With an average fee of about $18,000 per school in California, it takes about seven charter schools in a district to cover a full-time charter director like Urias, Greely said, which is why oversight is part-time work in most districts. It also may be one reason why, through simple Google searches, the ACLU of Southern California found that 1 in 5 charter schools had illegal admission restrictions on their websites. Even though it turned out that many of the web pages were outdated, the discovery reflected inattentive monitoring.

Complicating new charter administrators’ jobs, California’s charter law is both detailed and vague. It lists 15 elements that applicants must satisfy in their charter petition, such as detailing the educational program, measures of student academic progress, suspension and expulsion policies, and efforts to achieve ethnic and racial balance. Unlike many other states, approval is the default position.
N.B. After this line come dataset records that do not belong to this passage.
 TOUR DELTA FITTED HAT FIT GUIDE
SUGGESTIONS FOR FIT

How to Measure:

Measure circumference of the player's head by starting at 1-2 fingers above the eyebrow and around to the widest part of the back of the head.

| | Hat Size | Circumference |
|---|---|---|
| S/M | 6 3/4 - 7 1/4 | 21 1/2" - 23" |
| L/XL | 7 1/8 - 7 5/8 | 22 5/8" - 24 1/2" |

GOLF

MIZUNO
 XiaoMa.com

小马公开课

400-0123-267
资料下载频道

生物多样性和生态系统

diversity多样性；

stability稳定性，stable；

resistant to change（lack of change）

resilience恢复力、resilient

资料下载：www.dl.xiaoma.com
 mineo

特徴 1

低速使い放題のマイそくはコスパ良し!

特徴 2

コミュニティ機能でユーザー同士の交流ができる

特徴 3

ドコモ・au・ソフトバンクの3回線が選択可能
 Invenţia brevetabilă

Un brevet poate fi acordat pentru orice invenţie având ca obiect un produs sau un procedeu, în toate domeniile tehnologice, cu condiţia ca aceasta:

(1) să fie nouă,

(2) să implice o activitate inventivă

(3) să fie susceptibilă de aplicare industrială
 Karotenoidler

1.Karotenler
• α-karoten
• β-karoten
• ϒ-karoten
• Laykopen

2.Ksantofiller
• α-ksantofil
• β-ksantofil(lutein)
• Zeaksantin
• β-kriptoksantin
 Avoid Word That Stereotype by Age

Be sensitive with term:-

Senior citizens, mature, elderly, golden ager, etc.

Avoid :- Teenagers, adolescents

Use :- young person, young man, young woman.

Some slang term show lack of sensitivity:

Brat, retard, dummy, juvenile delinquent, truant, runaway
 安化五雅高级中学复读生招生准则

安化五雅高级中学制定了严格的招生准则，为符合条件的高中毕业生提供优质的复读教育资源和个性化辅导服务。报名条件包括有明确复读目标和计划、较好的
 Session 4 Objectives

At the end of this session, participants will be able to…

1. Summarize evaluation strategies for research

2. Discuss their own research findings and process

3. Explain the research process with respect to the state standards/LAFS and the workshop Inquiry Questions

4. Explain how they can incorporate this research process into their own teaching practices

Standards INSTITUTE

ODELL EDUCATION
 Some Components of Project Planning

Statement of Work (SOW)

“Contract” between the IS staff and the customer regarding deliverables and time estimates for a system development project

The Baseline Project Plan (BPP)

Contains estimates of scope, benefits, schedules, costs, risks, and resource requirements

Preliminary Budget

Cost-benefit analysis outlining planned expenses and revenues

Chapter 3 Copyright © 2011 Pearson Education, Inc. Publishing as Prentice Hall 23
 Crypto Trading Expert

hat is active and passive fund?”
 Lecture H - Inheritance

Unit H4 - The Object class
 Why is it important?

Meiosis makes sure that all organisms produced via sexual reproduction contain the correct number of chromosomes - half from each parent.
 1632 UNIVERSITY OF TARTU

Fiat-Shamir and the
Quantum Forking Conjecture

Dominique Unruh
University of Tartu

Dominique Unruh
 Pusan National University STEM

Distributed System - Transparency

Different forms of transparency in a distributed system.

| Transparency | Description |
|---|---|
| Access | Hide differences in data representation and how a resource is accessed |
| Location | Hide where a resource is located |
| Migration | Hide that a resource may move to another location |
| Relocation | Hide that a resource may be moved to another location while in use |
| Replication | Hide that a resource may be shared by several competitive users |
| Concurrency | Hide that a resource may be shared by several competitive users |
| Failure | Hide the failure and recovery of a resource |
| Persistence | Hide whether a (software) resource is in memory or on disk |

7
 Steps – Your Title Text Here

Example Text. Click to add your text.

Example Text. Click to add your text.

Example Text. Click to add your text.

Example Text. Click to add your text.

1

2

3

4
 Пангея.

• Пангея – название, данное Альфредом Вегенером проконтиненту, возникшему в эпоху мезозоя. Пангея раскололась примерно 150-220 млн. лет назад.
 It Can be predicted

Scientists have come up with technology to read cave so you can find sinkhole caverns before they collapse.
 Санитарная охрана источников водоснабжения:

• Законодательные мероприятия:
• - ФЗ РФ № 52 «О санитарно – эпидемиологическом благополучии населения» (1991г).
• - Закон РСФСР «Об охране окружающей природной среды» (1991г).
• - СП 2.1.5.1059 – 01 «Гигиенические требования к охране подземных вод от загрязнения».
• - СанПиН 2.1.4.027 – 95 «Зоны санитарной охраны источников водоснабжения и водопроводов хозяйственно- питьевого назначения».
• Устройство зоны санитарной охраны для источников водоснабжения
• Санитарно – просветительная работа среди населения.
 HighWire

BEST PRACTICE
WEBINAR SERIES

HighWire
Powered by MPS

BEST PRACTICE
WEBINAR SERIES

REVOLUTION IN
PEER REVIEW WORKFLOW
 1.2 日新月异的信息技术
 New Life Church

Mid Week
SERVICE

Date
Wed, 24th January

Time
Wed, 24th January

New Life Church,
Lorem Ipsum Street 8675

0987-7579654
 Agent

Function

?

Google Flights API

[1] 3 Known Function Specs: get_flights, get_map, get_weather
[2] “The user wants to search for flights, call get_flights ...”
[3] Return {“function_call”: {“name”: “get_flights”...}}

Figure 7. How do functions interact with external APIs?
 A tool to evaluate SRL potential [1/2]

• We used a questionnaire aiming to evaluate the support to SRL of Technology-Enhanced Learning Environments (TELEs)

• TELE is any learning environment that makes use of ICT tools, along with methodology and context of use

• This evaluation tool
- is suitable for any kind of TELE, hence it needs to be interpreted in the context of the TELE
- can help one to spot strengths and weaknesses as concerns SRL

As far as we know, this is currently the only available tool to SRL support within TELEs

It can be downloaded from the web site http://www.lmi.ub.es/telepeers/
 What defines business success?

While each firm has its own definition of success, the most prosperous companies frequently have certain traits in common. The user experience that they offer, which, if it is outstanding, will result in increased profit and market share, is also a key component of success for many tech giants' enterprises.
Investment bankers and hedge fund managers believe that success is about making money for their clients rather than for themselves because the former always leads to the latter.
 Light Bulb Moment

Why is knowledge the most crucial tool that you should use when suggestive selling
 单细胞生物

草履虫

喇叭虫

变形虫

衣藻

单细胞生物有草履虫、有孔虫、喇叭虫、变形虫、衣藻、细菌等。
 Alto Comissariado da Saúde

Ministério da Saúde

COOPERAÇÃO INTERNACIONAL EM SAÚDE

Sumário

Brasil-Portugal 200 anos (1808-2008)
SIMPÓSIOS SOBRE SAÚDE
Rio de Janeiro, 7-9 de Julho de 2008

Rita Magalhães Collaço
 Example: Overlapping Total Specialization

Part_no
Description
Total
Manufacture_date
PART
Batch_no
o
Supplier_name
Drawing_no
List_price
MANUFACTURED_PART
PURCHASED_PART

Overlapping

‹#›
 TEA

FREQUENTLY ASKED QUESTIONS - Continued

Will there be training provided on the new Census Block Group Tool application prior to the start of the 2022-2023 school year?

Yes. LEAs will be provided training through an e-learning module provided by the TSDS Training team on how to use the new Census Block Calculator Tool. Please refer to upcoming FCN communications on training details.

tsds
A district must grant a charter unless it finds one of three conditions in the petition:

  • The proponents presented an unsound education program.
  • They failed to comprehensively describe the required elements.
  • They demonstrated an unlikeliness to implement their program.

What is not permitted is to weigh the potential financial impact of the charter on the district; though that issue, not overtly discussed, is the X-factor in some school boards’ decisions.

Districts often complain that charters are submitting boilerplate petitions that appear, at least on paper, to meet all of the elements. Charter advocates complain that authorizers are demanding excessive details and then picking holes in minute details.

Speakers at CARSNet’s annual conference in September emphasized the importance of a “capacity interview,” a face-to-face meeting not required by law, in which authorizers explore proponents’ ability to meet their commitments: If you say you are a Montessori school, has anyone had experience with the teaching method? Is there a board member with financial experience? How will you recruit students?

“The rigor of the petition review has increased over time, based on experience,” Greely said. “Data show that charters that aren’t strong from the start will not get better.”

State law requires authorizers to make an annual visit to each charter, but monitoring should be more extensive, and communication should be ongoing so that there are no surprises when it’s time to consider renewal, Greely said. Network trainings focus on tracking financial reports, attendance and audits because “more schools fail for financial reasons, including failure to meet enrollment targets, than anything else,” she said.

Carla Boykin, a teacher on assignment who oversees Pasadena Unified’s four charters, said attention to finance and governance at the CARSNet training has proven useful. She is using the renewal process to examine potential conflicts of interest and to require more documentation of contracts and more transparent bylaws.

Before, she said, “I was flying by the seat of my pants. Now, I know what to look for.”